Jenny Boyd asked:
How do countries measure their carbon dioxide emissions?
We put this to Gregg Marland at the Environmental Sciences division, Oakridge National Laboratory in the US:
Gregg - Actually, I think there’s a misconception that CO2 emissions are measured. What you try to do is to measure how much fuel is burned and if you know how much carbon is in the fuel, you can calculate how much CO2 must be produced, and very seldom is that, in fact, measured. Although there are some large power plants in which they actually put measurement devices in the smoke stack and can measure the amount of CO2 that comes out, that is unusual. The Intergovernmental Panel on Climate Change has published a five-volume set of guidelines that all the countries now use, as part of the UN Framework Convention on climate change, for estimating emissions on all greenhouse gases and it does produce uniformity across countries. The error margin depends on the country and on the greenhouse gas. I think the interest is partly in carbon dioxide emitted from energy systems, and in that case, it really depends on how much a country invests in collecting energy statistics. For countries like those in the EU or the US or Japan, my guess is that the error margin is something in the order of plus or minus 5%. For those discharging smaller quantities of CO2, the error bars, I think can be as high as 20 to 25% and there are some very large countries – in China, we’ve actually published the estimate that they are maybe as large as 15 or 20%.

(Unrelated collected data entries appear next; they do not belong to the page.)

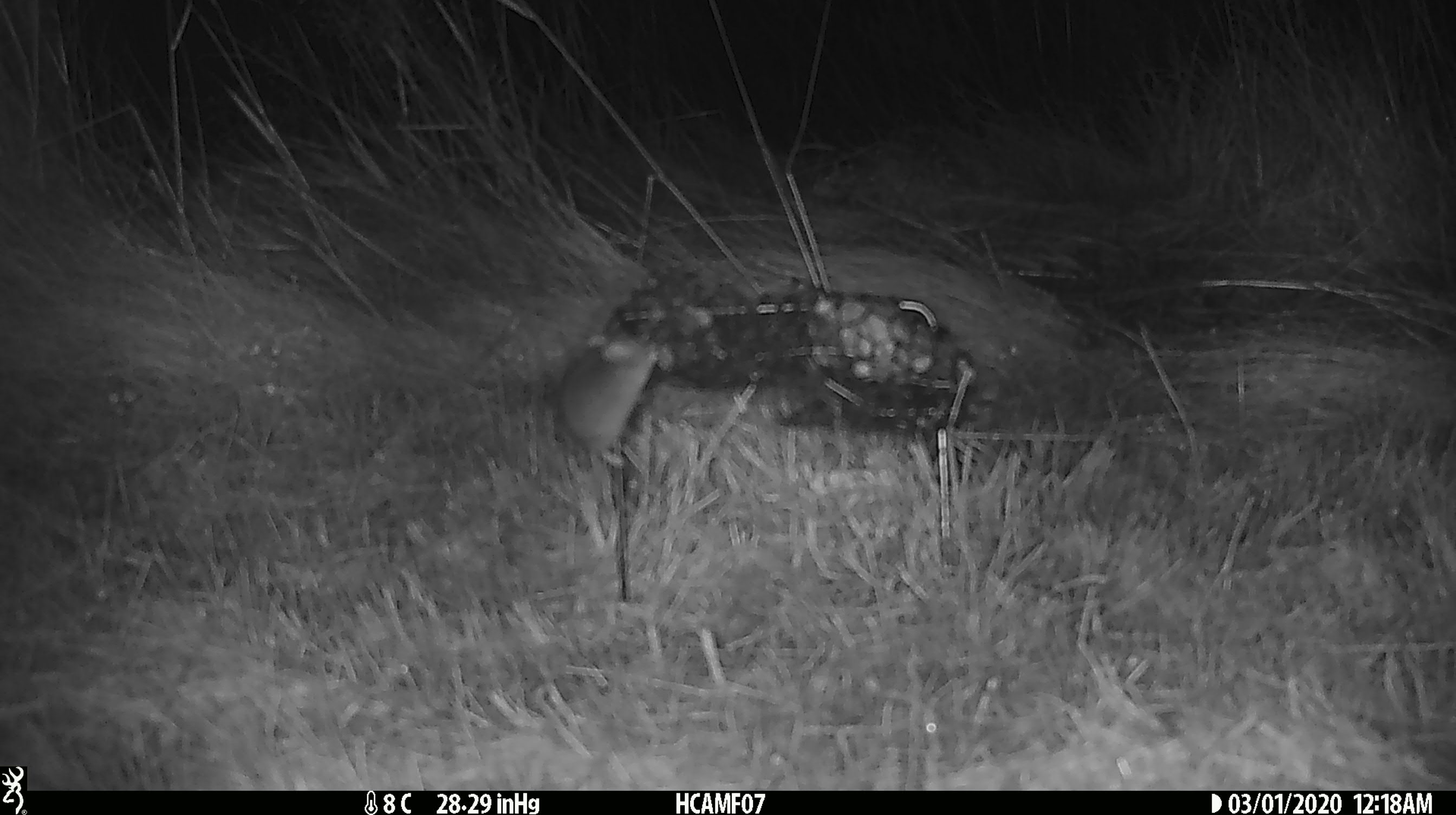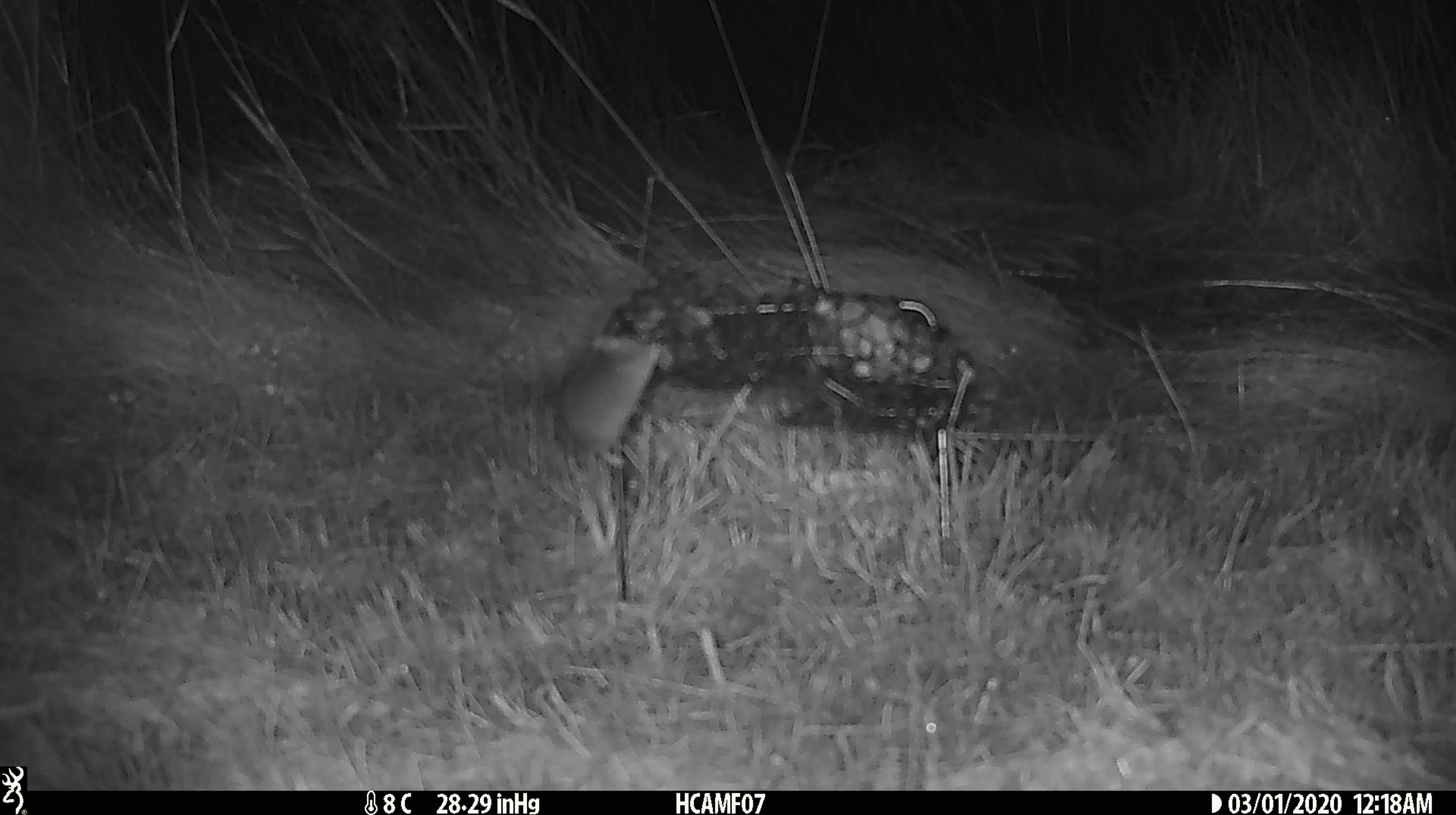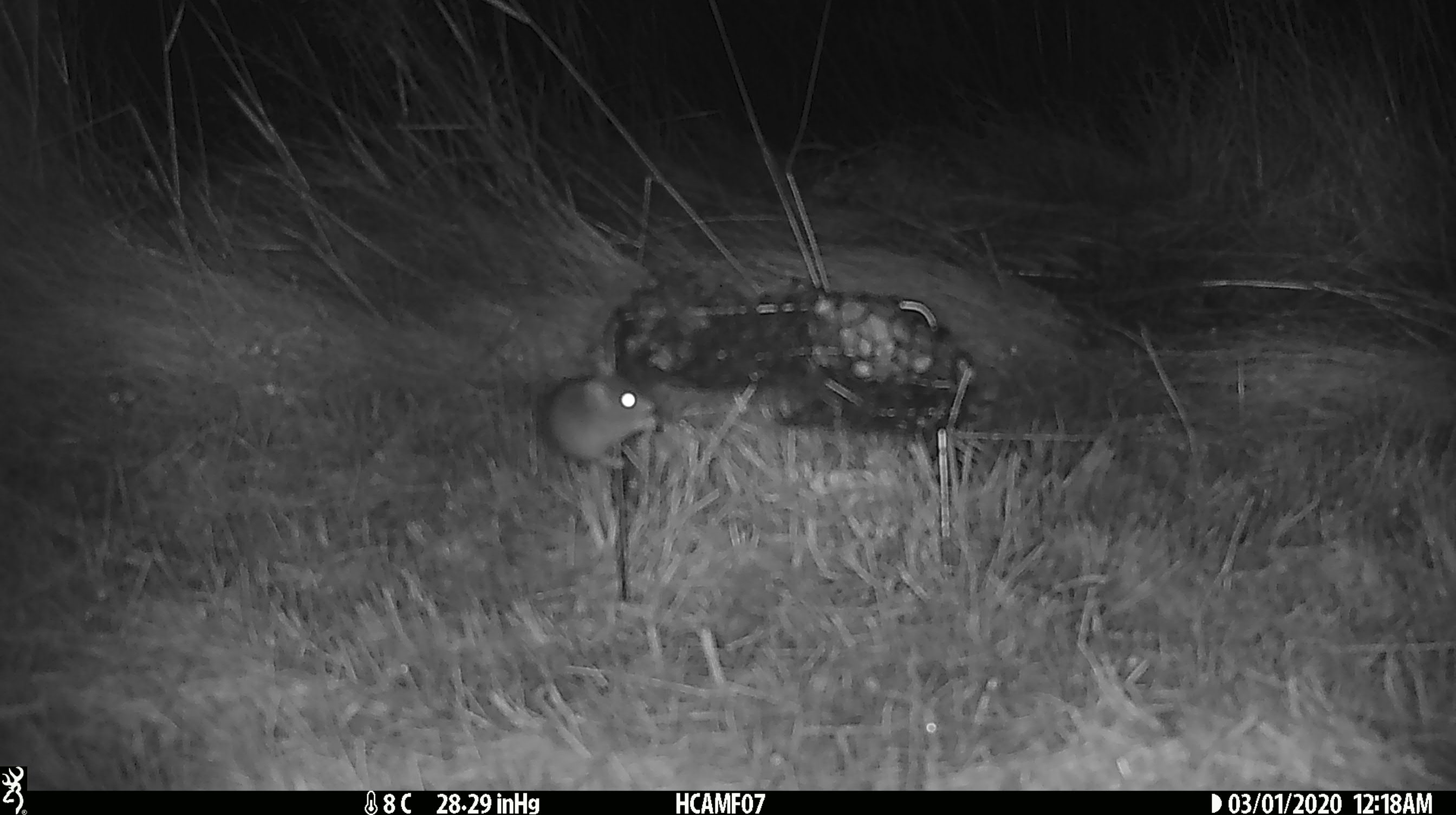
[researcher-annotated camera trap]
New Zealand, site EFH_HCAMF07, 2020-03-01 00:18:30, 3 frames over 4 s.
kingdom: Animalia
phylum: Chordata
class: Mammalia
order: Rodentia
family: Muridae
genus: Mus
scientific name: Mus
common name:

Diana - And Gregg also said that a major problem countries face in adding up their CO2 emissions is where to charge them if the fuel is bought in one country, but burned in another. So, if you board a plane in the UK bound for the USA and the fuel has been bought in the UK, but it’s expended over the Atlantic, whom do you charge the CO2 to? At the moment, the international convention is to charge the CO2 to no one and they estimate about 3.1% of global emissions don't appear in international accounts. And that’s on the order of a billion tons of CO2.
For most I would hazard that they measure how much oil, gas and other fossil fuel they import or consume, and assume it is solid carbon mass for the most case.
good question. I said contentiously and recently on Facebook that I would lower carbon dioxide emissions (not me personally, of course) even if I felt that global warming didn't exist. I found that this did have some widespread support, even from die-hard climate change deniers. Interestingly, in Nature this week, there was a paper on the rate of climate change, implying that some features of climate change are being accepted as 'scientific fact', a bit of a taboo in science. Will keep you posted. By the way, my remark was supposed to be a parody of a remark made elsewhere about a completely different subject....... belated xmas or advance happy new year according to your preferences. best wishes Shibs, Sun, 27th Dec 2009
I know that companies in the UK measure the energy or fuel they consume and use conversion factors published by Defra to calculate the CO2equivalent emissions: http://www.defra.gov.uk/environment/business/reporting/conversion-factors.htm So for example they calculate electricity consumed in a year (in kWh) and convert to CO2 by using the relevant factor.
Indeed, we know how much "energy" we consume each year in terms of fuels and electricity - not least because people pay tax on that and so reasonable records exist. This energy consumption - in any forum (petrol, gas, electricity etc) - can be considered in terms of "carbon equivalents" - the amount of carbon / carbon dioxide that must have been liberated when that fuel / energy source is utilised. On this basis, I think this is how the estimated national and per-capita outputs are calculated.